A helicopter was called in but to no avail, as winds were too strong. Thankfully a “4x4” ambulance was able to make the journey. With my good friend Lacy Kemp in back, our guide Wayo in the front seat yelling out the window and working the hand-crank siren, and dodging numerous chickens, carts, and people, we made it to the Cusco hospital. The doctors were originally afraid of a cracked skull, a brain contusion, a broken neck, and permanent neurological damage. As time went by and X-rays and CT scan results came in, many of those worries were calmed.
Once I was stable four days later I was air transferred to the Lima hospital where my dad was waiting for me. I was fully released nine days after the crash still unable to create new memories, extremely weak on my left side, and still have a seriously lazy eye. I was considered extremely lucky (though not out of the woods). At least that’s what I’m told.
As Lacy put it, I “face[d] an uphill battle getting back on [my] bike.” A long and difficult battle it was, but I won; we won. I say, “we” because without the help, love, and support of my family, friends, the bicycle industry, and you, the bicycle community, it wouldn’t have turned out nearly as well as it did. Friends showing up with dinner, visits and phone calls from family, new and replacement gear from industry friends and sponsors, kind words, a fundraiser with a line around the block, and (sometimes missed) high fives from the community were the weapons I needed to win the battle.

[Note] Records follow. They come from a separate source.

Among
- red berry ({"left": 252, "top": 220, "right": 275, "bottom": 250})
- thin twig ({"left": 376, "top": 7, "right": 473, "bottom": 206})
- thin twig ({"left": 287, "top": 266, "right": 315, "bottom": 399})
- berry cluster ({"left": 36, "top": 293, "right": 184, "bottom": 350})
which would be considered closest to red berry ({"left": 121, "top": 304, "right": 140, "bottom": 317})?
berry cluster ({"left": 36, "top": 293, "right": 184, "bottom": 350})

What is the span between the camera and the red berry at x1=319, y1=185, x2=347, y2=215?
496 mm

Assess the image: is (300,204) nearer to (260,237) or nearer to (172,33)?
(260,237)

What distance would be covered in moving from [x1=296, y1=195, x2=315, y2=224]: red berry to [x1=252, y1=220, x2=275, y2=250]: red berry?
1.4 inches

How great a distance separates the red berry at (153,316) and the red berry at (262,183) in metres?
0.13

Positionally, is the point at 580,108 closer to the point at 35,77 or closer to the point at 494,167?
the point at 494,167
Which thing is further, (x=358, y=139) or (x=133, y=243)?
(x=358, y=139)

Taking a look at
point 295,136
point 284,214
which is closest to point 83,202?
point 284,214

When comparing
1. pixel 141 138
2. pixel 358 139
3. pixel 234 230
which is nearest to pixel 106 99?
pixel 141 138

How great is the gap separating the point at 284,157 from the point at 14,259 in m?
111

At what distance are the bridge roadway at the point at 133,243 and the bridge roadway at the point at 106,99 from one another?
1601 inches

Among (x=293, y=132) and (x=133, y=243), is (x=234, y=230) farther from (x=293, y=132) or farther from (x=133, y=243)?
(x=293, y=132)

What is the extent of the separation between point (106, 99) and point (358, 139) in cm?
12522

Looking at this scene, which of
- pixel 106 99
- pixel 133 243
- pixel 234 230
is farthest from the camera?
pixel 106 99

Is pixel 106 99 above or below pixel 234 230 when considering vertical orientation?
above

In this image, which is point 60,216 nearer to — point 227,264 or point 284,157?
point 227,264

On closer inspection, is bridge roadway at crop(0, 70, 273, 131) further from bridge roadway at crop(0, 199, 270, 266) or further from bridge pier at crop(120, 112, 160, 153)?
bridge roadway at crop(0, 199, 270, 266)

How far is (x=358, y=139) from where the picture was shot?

The past eight months could have so easily been lost to self-pity and depression. Instead it was long nights spent on the trainer and doing PT. It was cold, drenched days of trail building in the rain and snow. It was weekends away for mountain bike instructor training. Perhaps most of all, it was an unshakeable drive to be where I was, or better than I was, before the crash. Every day no matter what I was doing, be it spinning on the trainer or building a new line, I was being cheered on by tireless fans on the heckle rock of recovery.
My neurologist said I could start taking minimal risks with my head six months after the accident. April 6, 2012 was my first day biking outside since my crash, and I made damn sure that I did absolutely everything within my power to make that return as smooth as possible. Yes, I did it for myself, for my love of bikes and riding them, and the constant need to push my own limits. I also did it for you.
My first day back was simply riding to work with a great friend. Then a trail ride with 30 of the best wannabe pirates. Next, a day shredding downhill on trails I’d helped build and refine. Each of those and every ride after that, I’ve done for me and for you. I still have some recovery to go through, particularly my right trochlear nerve still needs time to heal so my double vision with subside. But every day on my bike is better than the one before, and every day on my bike is a bonus day in the truest sense of the term.
Absolutely none of this could have been possible without such amazing support. If you see a big dude with an eyepatch riding in the Pacific Northwest or the Whistler Bike Park, say hi or give me a high five. I’d love to express my gratitude in person and say, “Thanks!”